As, ridiculous as these laws may seem to some, they pale in comparison to Humphrey’s proposed bill, which many argue is blatantly unconstitutional. The bill is in opposition to the Fourteenth Amendment, which was used in Roe v. Wade to give women the right to an abortion during her pregnancy. By ultimately making men the decider in the fate of the fetus, women are stripped of their right to abortion if the father is so inclined. Disturbingly enough, despite the bill’s glaringly unconstitutionality, it is still being considered.

The message the bill is conveying is just as troublesome. It ultimately implies that women shouldn’t be able to make decisions about their own bodies, men should be able to do this. If over half of the United States thought that a woman could make decisions for an entire country, it baffles me that the still government doesn’t think we can handle making decisions about our own bodies. As disgusting as this is, it’s a reality that women are not only threatened with regarding this bill, but are threatened by everyday by the old men in suits in Congress doing precisely the same thing, at a federal level.

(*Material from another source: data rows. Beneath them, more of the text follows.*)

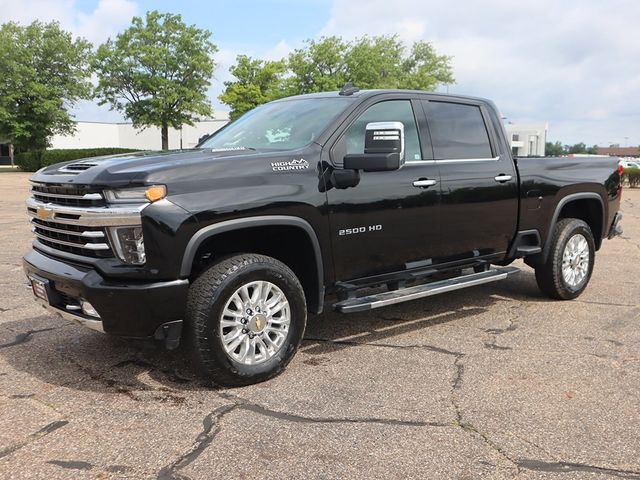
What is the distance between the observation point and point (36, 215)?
14.0ft

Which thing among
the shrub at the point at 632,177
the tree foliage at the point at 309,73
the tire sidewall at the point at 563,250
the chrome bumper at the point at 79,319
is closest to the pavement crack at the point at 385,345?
the chrome bumper at the point at 79,319

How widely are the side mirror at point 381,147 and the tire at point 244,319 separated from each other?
3.07 ft

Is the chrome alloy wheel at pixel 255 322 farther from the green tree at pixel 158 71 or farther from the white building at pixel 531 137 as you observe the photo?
the white building at pixel 531 137

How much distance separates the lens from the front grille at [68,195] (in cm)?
360

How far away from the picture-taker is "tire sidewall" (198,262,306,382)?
3.74m

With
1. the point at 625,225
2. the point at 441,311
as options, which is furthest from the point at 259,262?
the point at 625,225

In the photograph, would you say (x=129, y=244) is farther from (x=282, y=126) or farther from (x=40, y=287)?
(x=282, y=126)

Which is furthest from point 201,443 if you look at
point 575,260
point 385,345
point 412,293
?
point 575,260

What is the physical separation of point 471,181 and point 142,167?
2.86m

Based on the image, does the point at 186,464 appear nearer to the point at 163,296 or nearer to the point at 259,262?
the point at 163,296

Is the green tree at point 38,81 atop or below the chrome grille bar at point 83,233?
atop

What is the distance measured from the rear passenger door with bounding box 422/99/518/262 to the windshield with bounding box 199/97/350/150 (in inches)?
38.6

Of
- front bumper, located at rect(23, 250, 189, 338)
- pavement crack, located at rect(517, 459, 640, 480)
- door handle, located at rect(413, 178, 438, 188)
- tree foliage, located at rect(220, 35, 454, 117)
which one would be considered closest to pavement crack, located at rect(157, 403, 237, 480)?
front bumper, located at rect(23, 250, 189, 338)

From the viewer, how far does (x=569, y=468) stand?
2.98m
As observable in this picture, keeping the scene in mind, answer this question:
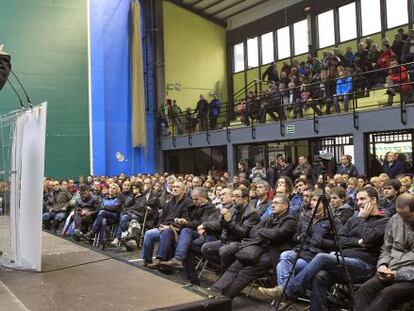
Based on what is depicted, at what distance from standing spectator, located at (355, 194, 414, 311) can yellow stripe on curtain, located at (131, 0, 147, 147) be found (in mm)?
14735

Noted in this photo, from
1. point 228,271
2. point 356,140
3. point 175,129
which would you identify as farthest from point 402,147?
point 175,129

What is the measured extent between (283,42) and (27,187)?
668 inches

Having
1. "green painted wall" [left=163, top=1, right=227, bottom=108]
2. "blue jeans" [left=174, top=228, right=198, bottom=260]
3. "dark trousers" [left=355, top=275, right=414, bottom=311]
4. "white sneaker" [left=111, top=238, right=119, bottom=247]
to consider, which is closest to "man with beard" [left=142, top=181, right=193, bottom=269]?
"blue jeans" [left=174, top=228, right=198, bottom=260]

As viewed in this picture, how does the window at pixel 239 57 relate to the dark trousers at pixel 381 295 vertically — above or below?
above

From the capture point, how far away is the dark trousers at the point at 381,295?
3.72 meters

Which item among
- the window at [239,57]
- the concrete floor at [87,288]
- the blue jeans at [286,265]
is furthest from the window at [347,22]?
the concrete floor at [87,288]

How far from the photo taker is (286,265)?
466cm

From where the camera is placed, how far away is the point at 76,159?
56.5 ft

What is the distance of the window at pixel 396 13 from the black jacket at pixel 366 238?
12.2m

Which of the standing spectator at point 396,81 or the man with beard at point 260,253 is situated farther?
the standing spectator at point 396,81

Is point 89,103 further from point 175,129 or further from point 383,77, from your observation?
point 383,77

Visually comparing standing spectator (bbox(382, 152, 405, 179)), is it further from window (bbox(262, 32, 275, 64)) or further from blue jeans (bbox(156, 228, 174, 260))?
window (bbox(262, 32, 275, 64))

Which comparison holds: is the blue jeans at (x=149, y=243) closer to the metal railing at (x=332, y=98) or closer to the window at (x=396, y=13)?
the metal railing at (x=332, y=98)

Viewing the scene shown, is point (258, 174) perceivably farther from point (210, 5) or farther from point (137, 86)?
point (210, 5)
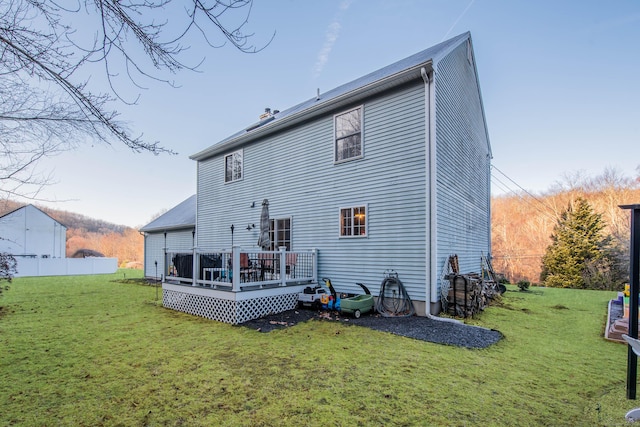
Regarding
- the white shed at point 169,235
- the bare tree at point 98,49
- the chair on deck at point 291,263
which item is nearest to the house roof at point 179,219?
the white shed at point 169,235

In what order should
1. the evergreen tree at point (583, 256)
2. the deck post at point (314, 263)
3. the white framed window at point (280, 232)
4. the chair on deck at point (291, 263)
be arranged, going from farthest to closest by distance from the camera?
the evergreen tree at point (583, 256) < the white framed window at point (280, 232) < the deck post at point (314, 263) < the chair on deck at point (291, 263)

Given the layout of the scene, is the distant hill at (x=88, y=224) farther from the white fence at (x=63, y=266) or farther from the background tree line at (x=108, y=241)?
the white fence at (x=63, y=266)

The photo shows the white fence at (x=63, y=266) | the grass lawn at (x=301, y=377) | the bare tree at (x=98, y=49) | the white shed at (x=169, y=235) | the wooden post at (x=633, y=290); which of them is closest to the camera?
the bare tree at (x=98, y=49)

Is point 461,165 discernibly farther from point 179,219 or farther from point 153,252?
point 153,252

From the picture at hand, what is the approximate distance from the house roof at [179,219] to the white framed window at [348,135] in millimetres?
9171

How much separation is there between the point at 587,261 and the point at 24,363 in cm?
2097

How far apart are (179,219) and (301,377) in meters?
14.9

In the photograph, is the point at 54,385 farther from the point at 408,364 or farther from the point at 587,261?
the point at 587,261

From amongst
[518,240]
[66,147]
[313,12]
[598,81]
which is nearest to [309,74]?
[313,12]

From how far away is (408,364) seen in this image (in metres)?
4.27

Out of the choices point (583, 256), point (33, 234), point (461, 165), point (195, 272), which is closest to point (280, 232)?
point (195, 272)

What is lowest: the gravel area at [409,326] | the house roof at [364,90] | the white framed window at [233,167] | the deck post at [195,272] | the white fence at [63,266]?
the white fence at [63,266]

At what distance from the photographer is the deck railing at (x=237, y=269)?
23.8ft

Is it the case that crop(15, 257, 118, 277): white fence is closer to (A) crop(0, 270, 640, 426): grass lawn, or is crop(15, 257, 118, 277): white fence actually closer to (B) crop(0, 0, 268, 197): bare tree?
(A) crop(0, 270, 640, 426): grass lawn
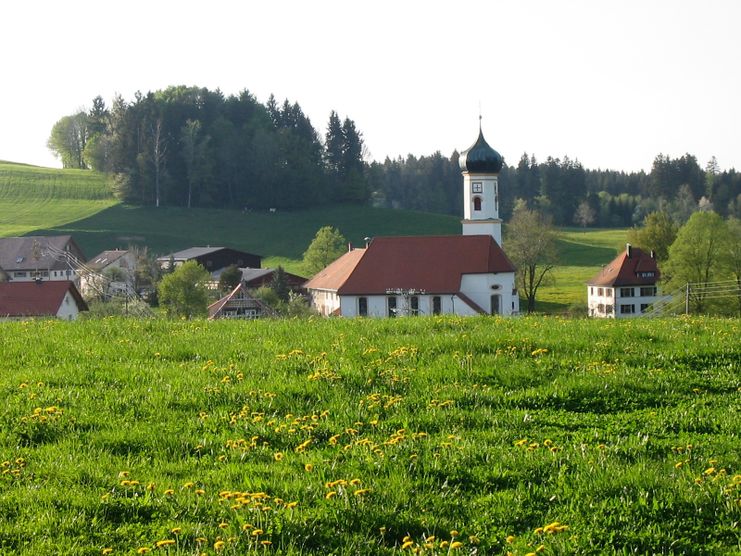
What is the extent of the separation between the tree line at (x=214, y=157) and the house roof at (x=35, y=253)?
107ft

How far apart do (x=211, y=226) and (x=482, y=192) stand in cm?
6026

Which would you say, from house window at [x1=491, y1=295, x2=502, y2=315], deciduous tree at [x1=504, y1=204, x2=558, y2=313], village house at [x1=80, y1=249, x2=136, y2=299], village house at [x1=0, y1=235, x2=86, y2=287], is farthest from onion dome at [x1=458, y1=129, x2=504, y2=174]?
village house at [x1=0, y1=235, x2=86, y2=287]

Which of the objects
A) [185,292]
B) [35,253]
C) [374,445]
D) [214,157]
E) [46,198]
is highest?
[214,157]

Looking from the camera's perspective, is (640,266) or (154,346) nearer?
(154,346)

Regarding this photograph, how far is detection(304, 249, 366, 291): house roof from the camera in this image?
70812mm

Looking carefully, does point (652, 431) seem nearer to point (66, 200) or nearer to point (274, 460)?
point (274, 460)

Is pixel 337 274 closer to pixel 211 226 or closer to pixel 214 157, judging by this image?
pixel 211 226

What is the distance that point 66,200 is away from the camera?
141875 millimetres

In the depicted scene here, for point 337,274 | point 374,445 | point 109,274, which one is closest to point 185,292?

Later on in the BBC article, the author cites President Trump and his anti-abortion movement as the reason that the bill is getting enough respect to get a full vote by the legislature. To me, this line was almost as chilling as the boldfaced headline. While half of the United States finds Trump downright laughable, the other half finds him inspirational and are motivated by his words and ideas. Articles like these only remind me how dangerous these next four years could be and how important it is to go out and protest. There are power in numbers and without a doubt women are insanely strong, so if we come together in the masses, we have to ability to resist and fight and save the rights we, and the women who have come before us, have worked so hard for.

Works Cited

“Oklahoma Abortions: Women May Need Partners’ Permission.” BBC News. BBC, 14 Feb. 2017. Web. 15 Mar. 2017.

“State Facts About Abortion: Oklahoma.” Guttmacher Institute. 23 Feb. 2017. Web. 15 Mar. 2017.

Stern, Mark Joseph. “Why Oklahoma’s Anti-Abortion Fetal “Host” Bill Is So Noxiously Unconstitutional.” Slate Magazine. 14 Feb. 2017. Web. 15 Mar. 2017.